→ **DATA EXTRACT**:
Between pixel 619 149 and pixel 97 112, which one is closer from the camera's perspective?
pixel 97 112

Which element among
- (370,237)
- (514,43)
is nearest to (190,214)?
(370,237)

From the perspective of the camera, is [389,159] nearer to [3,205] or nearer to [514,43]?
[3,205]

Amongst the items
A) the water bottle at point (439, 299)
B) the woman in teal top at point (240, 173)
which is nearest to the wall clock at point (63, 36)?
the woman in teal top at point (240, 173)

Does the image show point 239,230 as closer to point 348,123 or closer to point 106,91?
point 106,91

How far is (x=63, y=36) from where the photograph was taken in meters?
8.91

* * *

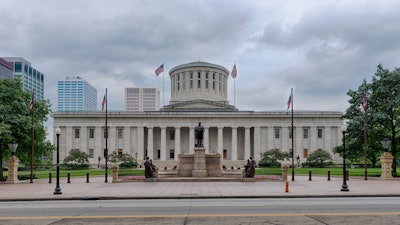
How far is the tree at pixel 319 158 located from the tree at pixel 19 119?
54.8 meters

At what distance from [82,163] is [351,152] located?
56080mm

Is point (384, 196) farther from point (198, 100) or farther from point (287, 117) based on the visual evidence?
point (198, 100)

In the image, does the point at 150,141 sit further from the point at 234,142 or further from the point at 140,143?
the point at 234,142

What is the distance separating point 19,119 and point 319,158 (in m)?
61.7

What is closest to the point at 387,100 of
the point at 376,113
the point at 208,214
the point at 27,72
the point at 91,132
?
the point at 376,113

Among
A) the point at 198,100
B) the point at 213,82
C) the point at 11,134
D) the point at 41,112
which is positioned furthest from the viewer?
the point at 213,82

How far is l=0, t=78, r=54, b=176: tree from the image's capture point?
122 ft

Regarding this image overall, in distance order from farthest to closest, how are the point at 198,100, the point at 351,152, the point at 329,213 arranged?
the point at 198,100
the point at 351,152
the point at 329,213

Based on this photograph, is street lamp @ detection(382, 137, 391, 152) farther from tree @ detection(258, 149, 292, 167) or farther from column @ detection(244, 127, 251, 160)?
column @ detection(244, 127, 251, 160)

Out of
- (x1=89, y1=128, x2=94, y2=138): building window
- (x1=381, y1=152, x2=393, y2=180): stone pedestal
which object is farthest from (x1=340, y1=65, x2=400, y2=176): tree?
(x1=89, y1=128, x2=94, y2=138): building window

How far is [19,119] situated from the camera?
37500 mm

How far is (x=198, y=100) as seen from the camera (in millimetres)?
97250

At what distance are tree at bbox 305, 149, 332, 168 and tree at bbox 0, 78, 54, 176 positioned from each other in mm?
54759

→ **WHAT YOU SHOULD DO**: Pick out every line above that contains the word "building" and copy each one. Case counts, so a line only matches if the capital and small letters are the same.

→ **PROBLEM SOLUTION**:
- (x1=89, y1=128, x2=94, y2=138): building window
(x1=89, y1=128, x2=94, y2=138): building window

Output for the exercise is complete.